The Chinese electricians had always expected to have a direct HD-feed in from headquarters, but now they relied on the lesser quality equipment aboard the naval ships by pointing their dishes at the nearest satellite location. They had also lost control of the three satellites. Lee Wang and Carlos now controlled them after cracking the communication codes imbedded in them.

Once the main communication from the Headquarters buildings had been terminated as a result of General Allen’s bombardment, the three-satellite system in space had asked for continued control directions. And, after two days of work, Carlos and Lee had finally cracked the codes to take over control of the satellites.

New York Harbor hadn’t been repaired yet. The 200 engineers were still working on getting the airports ready, but there was a growing operation to the south. Dozens of old bulldozers from all the naval bases between Norfolk, Virginia and New York were beginning to clear the scrap metal of broken trucks and cars off I-95.

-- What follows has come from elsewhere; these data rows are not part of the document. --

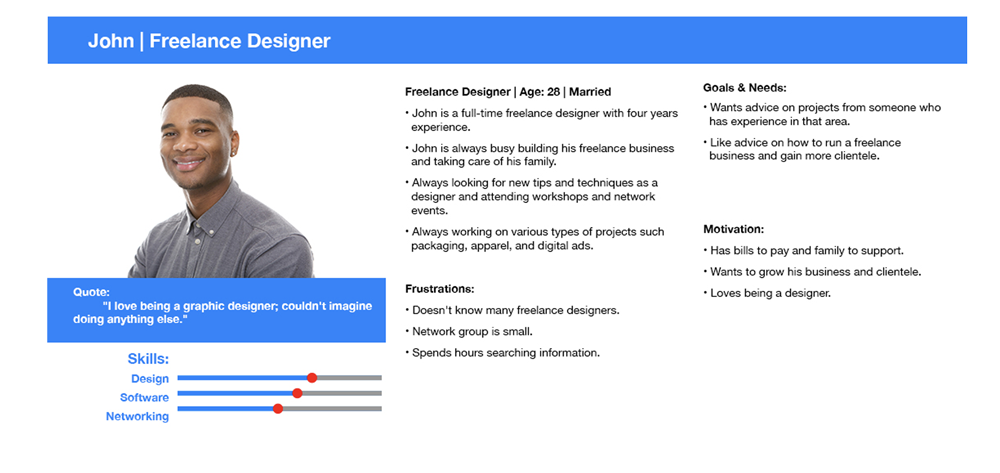 John | Freelance Designer

Quote:
"I love being a graphic designer; couldn't imagine doing anything else."

Skills:
Design
Software
Networking

Freelance Designer | Age: 28 | Married
• John is a full-time freelance designer with four years experience.
• John is always busy building his freelance business and taking care of his family.
• Always looking for new tips and techniques as a designer and attending workshops and network events.
• Always working on various types of projects such packaging, apparel, and digital ads.

Frustrations:
• Doesn't know many freelance designers.
• Network group is small.
• Spends hours searching information.

Goals & Needs:
• Wants advice on projects from someone who has experience in that area.
• Like advice on how to run a freelance business and gain more clientele.

Motivation:
• Has bills to pay and family to support.
• Wants to grow his business and clientele.
• Loves being a designer.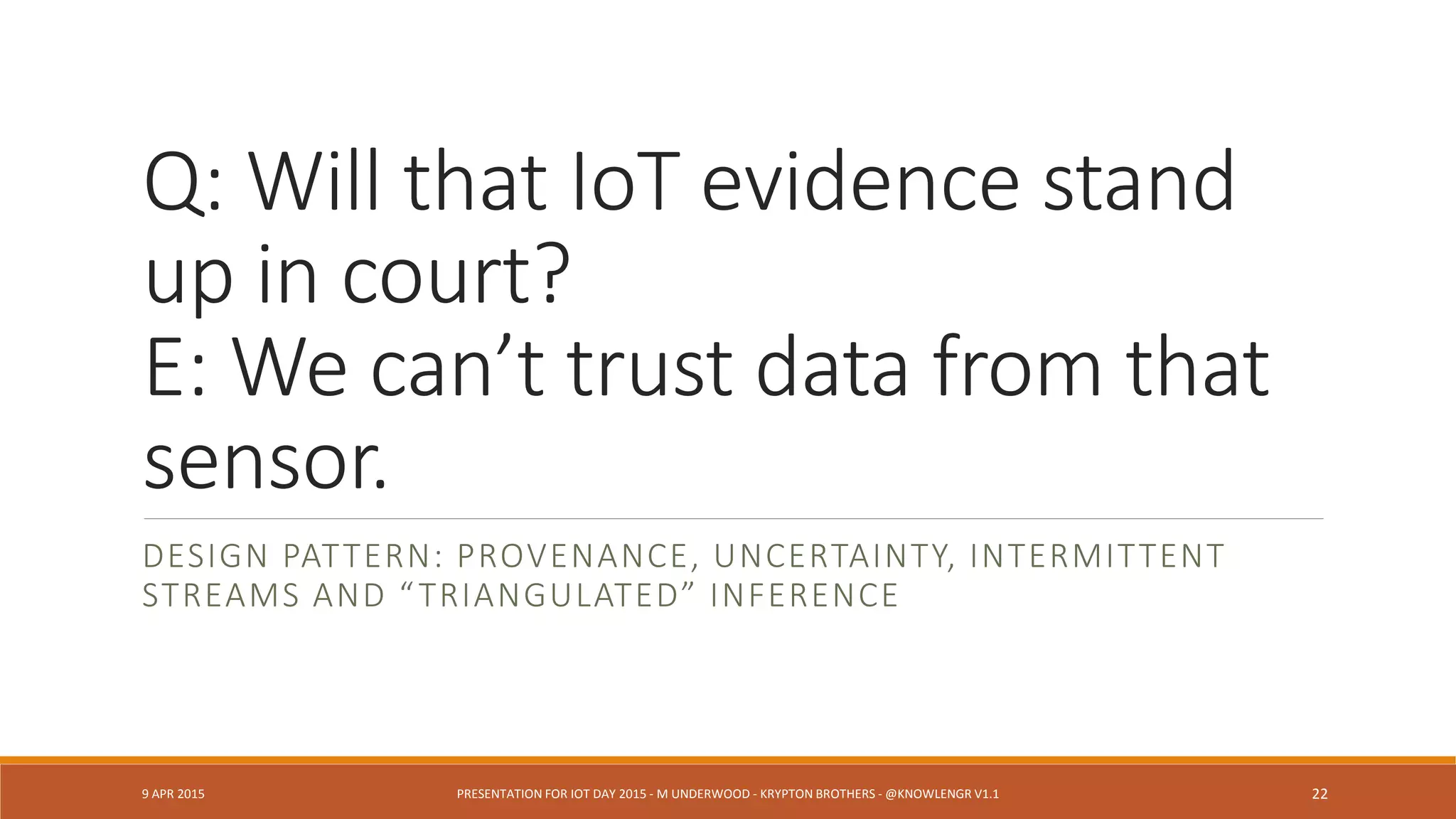 Q: Will that IoT evidence stand up in court?
E: We can’t trust data from that sensor.

DESIGN PATTERN: PROVENANCE, UNCERTAINTY, INTERMITTENT STREAMS AND “TRIANGULATED” INFERENCE

9 APR 2015

PRESENTATION FOR IOT DAY 2015 - M UNDERWOOD - KRYPTON BROTHERS - @KNOWLENGR V1.1

22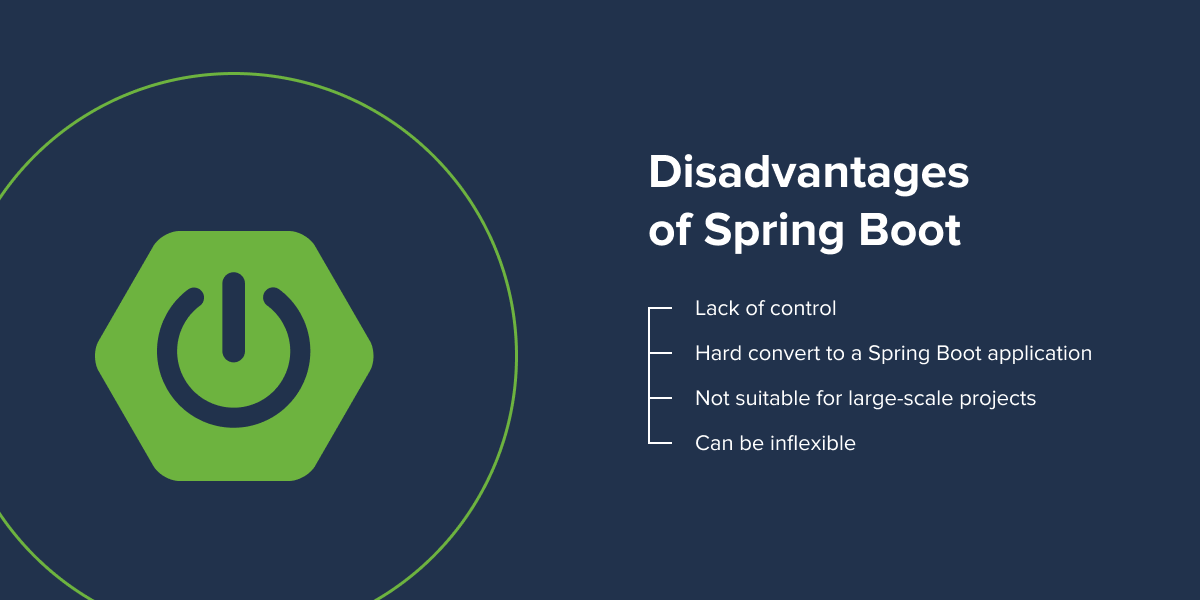 Disadvantages of Spring Boot

Lack of control

Hard convert to a Spring Boot application

Not suitable for large-scale projects

Can be inflexible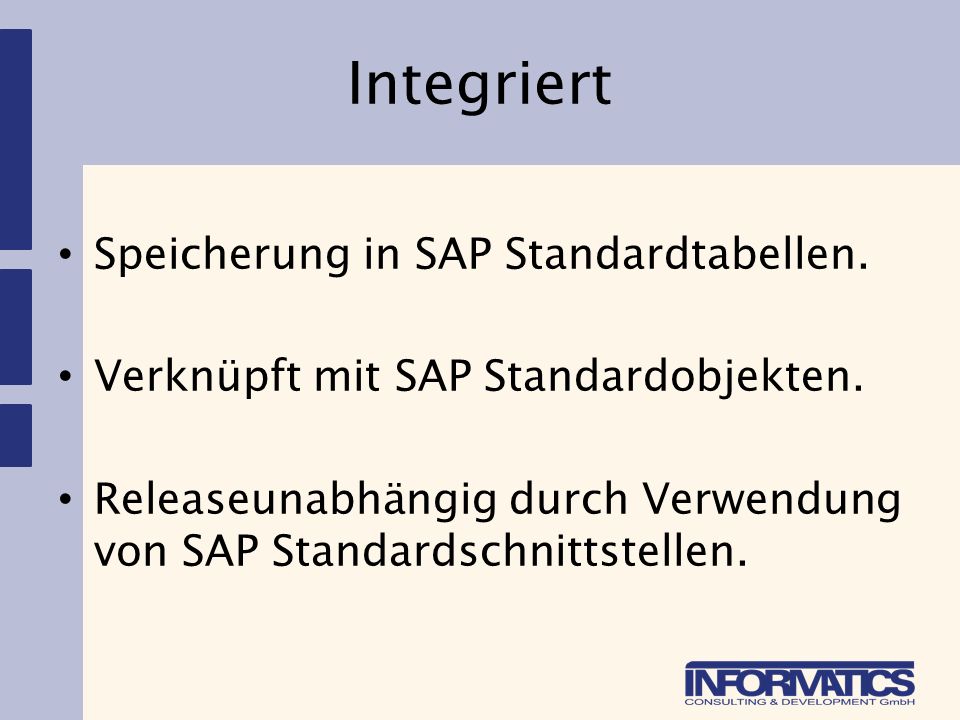 Integriert

• Speicherung in SAP Standardtabellen.

• Verknüpft mit SAP Standardobjekten.

• Releaseunabhängig durch Verwendung von SAP Standardschnittstellen.

INFORMATICS
CONSULTING & DEVELOPMENT GmbH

General Allen had met with Vice Admiral Rogers twice since the beginning of the year, and just before the general’s trip around the world. The vice admiral, a little embarrassed about how few ships the U.S. Navy could get operational, had offered up his Navy Seals and any naval motorized vehicles he could get mobile. The Norfolk Naval Station started work immediately, and had already cleared 20 miles of the northbound strip of I-95 highway beginning on the southern Virginia border. He had also communicated with several of the Naval bases further north, and a dozen northbound clearance operations started on the 8th day of the year to open the vehicle supply route from the south.

This was going to help the convoys like Colonel Grady, now leaving Fort Bragg and stopping next in Apex, North Carolina. Preston was in for a shock—he had a couple of visitors coming to visit.

*****

 

The President of the United States was helping out as much as he was allowed to by his bodyguards in the business of distributing food in the neighboring states. The only aircraft he was allowed to catch a ride in was Lady Dandy, currently on her third flight into a small town of 2,000 people just across the North Carolina border in Tennessee.

All six of the aircraft had worked hard for the last two days—Lady Dandy, Sally’s Pilatus, the FedEx Cargomaster, the 210, and the two Cessna 172s—and it was on the evening of the ninth day when everybody met up again at Preston’s airport.

They all flew in just before dusk after each completing three flights out of Pope and Seymour Johnson. That day alone, over 2,900 more people had been delivered a two-week supply of food, and it was time for a cold Yuengling for everybody. Cold brown bottles were being popped everywhere. Even the president had a couple in his hand, one for him and one for his tired wife, when Preston got a radio call from the guard at his gate. A Colonel Grady from Alabama was there at the gate wanting to visit, and hundreds of military vehicles were waiting in a line for miles down the road behind him.